At about 5:00 a.m. we reached the Syrian-Jordanian border, very civilized and pleasant. The paperwork didn’t take twenty minutes.
An hour and a half drive through Syria and we were at borders again; Syria and Lebanon this time. Again, very easy.
On the Lebanese side, the officials were grateful than I wanted to get into Lebanon. We had tea together amid laughs and jokes, talked about Adel Imam and Somia El-Alfy.
But soon it is time to leave again – on to Lebanon.
Ten kilometers out of the border post, the highway is closed by a large crater created by a large Israeli bomb. This was our cue to leave the highway and get onto smaller road. The idea is to stay in towns as much as possible, driving between buildings.
Soon we arrived at the town of Zahla. I is now 8:00 a.m. and the town is waking up. Old ladies are bargaining at food stores, men on ploughs are going to fields.
These ten coming kilometers are the most dangerous, the driver said pointing at the road ahead, just as I was thinking this is all very peaceful and serene.
A mountain road, sinuous, climbing between two rocky mountains, vegetations growing out of rocks, but exposed to the sky, no buildings shielding us. Every now and then, a bombed truck, black and torn like a discarded tissue, sat on the side of the road.
The Israelis are targeting trucks, the driver explained.

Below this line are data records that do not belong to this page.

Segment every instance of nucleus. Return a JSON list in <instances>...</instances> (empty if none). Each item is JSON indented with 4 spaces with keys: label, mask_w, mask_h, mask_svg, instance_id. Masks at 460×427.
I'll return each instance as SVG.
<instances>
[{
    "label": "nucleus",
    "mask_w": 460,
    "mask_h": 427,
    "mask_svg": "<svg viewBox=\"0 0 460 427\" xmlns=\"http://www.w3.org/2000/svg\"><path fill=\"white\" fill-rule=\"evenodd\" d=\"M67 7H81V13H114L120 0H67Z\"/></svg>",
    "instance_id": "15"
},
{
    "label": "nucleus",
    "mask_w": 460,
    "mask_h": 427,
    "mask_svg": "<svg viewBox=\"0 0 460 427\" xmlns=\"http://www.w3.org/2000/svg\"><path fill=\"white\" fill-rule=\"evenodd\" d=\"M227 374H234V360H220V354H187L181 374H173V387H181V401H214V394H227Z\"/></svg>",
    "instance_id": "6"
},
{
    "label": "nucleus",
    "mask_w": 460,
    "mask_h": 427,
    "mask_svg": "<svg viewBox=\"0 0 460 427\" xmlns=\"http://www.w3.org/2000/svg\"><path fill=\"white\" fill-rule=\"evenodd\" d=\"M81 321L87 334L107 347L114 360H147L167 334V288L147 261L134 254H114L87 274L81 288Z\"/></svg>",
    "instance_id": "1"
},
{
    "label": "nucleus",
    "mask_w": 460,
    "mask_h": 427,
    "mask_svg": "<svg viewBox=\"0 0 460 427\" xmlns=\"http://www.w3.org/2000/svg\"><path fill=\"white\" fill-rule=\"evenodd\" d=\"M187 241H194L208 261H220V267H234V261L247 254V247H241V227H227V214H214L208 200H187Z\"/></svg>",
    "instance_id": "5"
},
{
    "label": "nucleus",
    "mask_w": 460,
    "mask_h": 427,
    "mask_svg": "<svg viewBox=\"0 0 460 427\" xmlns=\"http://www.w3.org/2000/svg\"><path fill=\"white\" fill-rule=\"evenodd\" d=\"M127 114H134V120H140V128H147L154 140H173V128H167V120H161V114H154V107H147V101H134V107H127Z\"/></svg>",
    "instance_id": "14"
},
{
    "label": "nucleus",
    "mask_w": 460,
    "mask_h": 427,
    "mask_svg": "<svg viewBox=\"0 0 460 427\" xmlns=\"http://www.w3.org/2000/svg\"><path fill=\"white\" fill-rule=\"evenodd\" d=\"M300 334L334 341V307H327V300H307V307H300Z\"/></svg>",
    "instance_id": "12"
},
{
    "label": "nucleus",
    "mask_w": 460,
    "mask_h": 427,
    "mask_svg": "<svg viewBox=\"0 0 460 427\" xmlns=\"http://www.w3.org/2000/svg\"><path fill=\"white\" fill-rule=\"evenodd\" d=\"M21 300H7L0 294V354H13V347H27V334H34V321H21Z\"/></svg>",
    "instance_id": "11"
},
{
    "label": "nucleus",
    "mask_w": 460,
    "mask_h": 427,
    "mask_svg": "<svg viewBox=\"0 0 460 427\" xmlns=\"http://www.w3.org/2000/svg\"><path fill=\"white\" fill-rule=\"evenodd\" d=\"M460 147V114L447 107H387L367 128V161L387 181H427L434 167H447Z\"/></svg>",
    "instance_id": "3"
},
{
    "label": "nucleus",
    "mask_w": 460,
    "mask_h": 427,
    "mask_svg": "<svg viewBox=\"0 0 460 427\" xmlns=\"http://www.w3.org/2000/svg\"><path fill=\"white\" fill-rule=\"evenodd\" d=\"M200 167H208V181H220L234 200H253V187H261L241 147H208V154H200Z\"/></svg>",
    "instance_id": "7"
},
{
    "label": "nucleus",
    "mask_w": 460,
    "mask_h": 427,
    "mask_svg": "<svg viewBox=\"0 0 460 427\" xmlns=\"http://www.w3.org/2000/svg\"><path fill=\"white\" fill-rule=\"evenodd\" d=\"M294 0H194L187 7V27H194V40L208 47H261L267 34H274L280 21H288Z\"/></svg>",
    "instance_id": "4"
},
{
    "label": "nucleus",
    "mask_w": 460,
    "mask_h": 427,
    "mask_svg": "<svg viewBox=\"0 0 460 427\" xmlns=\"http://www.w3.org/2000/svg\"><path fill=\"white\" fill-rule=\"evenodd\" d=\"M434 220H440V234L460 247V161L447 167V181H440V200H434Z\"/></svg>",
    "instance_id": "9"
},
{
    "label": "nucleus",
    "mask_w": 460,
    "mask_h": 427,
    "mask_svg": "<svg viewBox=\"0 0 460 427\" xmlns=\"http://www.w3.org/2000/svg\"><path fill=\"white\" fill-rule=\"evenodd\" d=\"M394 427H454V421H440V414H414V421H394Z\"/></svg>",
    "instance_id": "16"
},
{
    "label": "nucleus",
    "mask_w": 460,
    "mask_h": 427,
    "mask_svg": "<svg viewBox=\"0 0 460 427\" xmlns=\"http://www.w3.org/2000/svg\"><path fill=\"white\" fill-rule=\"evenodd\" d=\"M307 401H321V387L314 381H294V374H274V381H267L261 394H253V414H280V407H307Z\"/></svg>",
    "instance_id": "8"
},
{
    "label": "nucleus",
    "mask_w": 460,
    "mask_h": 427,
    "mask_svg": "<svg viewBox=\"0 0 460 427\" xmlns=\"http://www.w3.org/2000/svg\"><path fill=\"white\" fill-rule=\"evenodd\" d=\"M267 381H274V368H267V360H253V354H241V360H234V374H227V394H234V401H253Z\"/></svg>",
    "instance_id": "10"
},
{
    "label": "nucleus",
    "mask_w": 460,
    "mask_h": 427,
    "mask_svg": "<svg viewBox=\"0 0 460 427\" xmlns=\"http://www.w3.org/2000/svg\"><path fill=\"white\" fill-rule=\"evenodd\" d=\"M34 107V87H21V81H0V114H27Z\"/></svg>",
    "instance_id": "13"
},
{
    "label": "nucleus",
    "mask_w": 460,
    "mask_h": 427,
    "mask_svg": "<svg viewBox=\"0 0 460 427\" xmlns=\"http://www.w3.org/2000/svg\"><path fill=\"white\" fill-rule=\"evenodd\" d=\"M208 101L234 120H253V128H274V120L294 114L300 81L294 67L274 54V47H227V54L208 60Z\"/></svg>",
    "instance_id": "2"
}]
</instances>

There was some traffic on the road now; everyone was driving fast, trying to finish the road as quickly as possible. We came across three trucks carrying water. They had water printed on a blue piece material atop their trucks, for the Israelis to see. They drove slowly up the mountains, cars screeching past. They are in danger and no one wanted to stick around. I wondered how vulnerable the drivers of these trucks must feel: a target, slow and obvious. I hope they get paid well.
Soon, we were amidst villages again, Druze villages followed by Christian villages: Ein Tourra, El Mrouj, Bikfaya . It felt very safe now, the villages looked Greek, the shops are open, people are drinking coffee in cafes that emit lovely smells of freshly baked croissants, which I found irresistible.
But the driver was too intense, feeling like he had a world record to break . Croissants didn’t appeal to him. He was driving fast and nervously, trying to run over pedestrians when he saw them. He only slowed down to honk when he saw girls passing the street. Lebanese girls with their short skirts and cuts probably looked like people from another planet to my driver.
Urban areas are now melting into each other as we are driving down to the sea. “Beirut, My driver said. “Anetialas the sign said. Anetalias is a Christian suburb of Beirut and from there we drove amid heavy traffic to the central of town were the press building is.
I have been, in Beirut, only a few hours and here there are no signs of the war raging in the South, at least not today. The Lebanese were in the streets doing what they do best: surviving elegantly.
Youssef El Alfy has been a journalist since 1981 working for many international broadcasters. He is currently a producer for Swiss broadcasting service Eurovision in Beirut helping to set up a news operation.